Description of the task: Only the lines from the one containing "body_size: 75" to the end of the entries should be written out, each exactly as it stands, both ends included.

Saved data entries:
————

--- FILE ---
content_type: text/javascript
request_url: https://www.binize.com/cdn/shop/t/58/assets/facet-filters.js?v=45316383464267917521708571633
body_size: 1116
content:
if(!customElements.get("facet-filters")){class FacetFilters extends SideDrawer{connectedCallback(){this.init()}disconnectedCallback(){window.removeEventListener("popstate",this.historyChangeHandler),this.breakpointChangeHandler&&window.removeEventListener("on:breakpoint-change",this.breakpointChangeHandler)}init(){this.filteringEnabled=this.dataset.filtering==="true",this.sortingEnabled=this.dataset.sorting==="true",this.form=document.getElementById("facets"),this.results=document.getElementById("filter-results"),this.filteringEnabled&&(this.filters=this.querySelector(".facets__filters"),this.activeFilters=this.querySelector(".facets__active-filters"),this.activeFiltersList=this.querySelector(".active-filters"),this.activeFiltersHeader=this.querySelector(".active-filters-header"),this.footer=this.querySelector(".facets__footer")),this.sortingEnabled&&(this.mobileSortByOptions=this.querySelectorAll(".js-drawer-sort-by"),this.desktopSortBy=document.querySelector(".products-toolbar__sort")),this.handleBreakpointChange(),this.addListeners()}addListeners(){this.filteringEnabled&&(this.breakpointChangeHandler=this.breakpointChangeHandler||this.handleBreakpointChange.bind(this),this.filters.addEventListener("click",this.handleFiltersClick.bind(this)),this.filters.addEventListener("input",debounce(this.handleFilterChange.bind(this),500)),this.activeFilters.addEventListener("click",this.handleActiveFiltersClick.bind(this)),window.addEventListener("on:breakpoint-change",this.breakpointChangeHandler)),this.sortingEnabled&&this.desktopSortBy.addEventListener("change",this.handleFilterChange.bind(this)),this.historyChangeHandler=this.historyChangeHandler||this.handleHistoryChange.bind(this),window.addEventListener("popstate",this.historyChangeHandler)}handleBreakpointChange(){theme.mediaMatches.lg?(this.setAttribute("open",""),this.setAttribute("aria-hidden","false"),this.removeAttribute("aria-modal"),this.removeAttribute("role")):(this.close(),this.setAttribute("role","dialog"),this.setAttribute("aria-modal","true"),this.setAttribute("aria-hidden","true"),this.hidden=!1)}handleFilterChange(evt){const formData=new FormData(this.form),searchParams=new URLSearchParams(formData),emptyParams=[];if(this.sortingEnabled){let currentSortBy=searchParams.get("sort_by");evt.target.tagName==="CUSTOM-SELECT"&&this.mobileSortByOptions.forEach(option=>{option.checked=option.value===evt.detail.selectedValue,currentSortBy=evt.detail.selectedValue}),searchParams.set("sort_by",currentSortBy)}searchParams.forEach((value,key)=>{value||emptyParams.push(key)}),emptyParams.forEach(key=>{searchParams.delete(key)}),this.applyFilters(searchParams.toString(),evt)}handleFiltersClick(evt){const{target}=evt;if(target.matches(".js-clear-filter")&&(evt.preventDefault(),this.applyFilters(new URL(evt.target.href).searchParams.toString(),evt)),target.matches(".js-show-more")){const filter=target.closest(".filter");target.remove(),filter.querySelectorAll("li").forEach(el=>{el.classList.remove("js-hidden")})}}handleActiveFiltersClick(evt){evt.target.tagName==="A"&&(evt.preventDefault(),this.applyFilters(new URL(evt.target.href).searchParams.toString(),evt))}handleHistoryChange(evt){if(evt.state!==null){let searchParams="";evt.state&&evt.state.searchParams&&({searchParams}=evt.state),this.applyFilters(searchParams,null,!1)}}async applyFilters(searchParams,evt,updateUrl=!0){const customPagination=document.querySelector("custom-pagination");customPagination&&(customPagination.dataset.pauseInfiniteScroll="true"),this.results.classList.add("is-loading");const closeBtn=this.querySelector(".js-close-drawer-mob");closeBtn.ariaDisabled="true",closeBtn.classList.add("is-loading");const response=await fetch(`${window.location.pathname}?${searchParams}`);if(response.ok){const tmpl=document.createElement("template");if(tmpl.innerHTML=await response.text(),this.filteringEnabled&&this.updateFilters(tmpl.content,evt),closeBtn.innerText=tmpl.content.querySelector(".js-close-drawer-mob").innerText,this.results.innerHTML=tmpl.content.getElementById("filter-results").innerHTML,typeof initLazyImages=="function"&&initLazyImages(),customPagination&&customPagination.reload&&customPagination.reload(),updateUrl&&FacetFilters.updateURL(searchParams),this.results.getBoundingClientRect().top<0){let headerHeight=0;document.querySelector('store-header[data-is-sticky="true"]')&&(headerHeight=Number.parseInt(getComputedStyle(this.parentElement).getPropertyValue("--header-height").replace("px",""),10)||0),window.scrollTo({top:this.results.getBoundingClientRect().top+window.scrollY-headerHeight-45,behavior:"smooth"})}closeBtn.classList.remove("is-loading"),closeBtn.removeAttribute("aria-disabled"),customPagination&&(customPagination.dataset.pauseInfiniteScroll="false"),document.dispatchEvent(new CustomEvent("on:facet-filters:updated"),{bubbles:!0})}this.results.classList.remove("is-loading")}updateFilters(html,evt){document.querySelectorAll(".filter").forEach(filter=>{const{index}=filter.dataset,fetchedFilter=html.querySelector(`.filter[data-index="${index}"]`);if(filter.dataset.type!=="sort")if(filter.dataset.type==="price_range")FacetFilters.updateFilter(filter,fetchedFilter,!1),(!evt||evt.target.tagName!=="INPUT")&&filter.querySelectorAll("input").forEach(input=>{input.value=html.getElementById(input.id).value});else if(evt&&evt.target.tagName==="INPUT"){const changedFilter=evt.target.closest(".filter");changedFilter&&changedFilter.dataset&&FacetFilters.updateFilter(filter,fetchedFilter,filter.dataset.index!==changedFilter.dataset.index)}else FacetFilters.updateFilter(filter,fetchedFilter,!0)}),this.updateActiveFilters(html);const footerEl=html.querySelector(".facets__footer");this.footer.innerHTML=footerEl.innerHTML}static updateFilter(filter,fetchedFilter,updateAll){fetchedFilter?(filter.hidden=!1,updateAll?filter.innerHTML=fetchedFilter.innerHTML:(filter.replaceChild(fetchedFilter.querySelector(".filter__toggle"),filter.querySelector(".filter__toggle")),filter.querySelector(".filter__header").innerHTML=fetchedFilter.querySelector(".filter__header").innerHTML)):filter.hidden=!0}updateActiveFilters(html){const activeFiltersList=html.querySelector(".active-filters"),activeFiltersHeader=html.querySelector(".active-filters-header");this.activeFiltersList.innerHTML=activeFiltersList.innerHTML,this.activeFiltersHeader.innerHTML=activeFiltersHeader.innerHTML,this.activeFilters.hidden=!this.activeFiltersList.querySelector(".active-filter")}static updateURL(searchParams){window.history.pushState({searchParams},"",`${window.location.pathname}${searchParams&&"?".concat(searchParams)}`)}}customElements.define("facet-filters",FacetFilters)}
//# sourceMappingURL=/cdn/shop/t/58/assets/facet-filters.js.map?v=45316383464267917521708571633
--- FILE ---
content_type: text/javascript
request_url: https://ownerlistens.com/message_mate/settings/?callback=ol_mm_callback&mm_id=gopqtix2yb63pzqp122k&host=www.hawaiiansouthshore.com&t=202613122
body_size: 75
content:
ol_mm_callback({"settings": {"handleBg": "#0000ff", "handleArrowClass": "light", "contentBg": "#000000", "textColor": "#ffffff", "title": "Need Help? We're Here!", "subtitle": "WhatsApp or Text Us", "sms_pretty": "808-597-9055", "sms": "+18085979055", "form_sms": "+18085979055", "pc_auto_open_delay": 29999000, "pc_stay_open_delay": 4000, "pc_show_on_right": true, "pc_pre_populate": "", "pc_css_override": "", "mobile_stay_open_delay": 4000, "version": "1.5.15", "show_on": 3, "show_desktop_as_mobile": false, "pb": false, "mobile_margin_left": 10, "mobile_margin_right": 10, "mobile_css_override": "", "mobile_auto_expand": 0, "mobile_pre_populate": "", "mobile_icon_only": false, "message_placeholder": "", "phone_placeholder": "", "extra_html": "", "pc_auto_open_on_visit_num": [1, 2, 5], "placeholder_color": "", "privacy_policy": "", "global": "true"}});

————

Reply to the task:
body_size: 75
content:
ol_mm_callback({"settings": {"handleBg": "#0000ff", "handleArrowClass": "light", "contentBg": "#000000", "textColor": "#ffffff", "title": "Need Help? We're Here!", "subtitle": "WhatsApp or Text Us", "sms_pretty": "808-597-9055", "sms": "+18085979055", "form_sms": "+18085979055", "pc_auto_open_delay": 29999000, "pc_stay_open_delay": 4000, "pc_show_on_right": true, "pc_pre_populate": "", "pc_css_override": "", "mobile_stay_open_delay": 4000, "version": "1.5.15", "show_on": 3, "show_desktop_as_mobile": false, "pb": false, "mobile_margin_left": 10, "mobile_margin_right": 10, "mobile_css_override": "", "mobile_auto_expand": 0, "mobile_pre_populate": "", "mobile_icon_only": false, "message_placeholder": "", "phone_placeholder": "", "extra_html": "", "pc_auto_open_on_visit_num": [1, 2, 5], "placeholder_color": "", "privacy_policy": "", "global": "true"}});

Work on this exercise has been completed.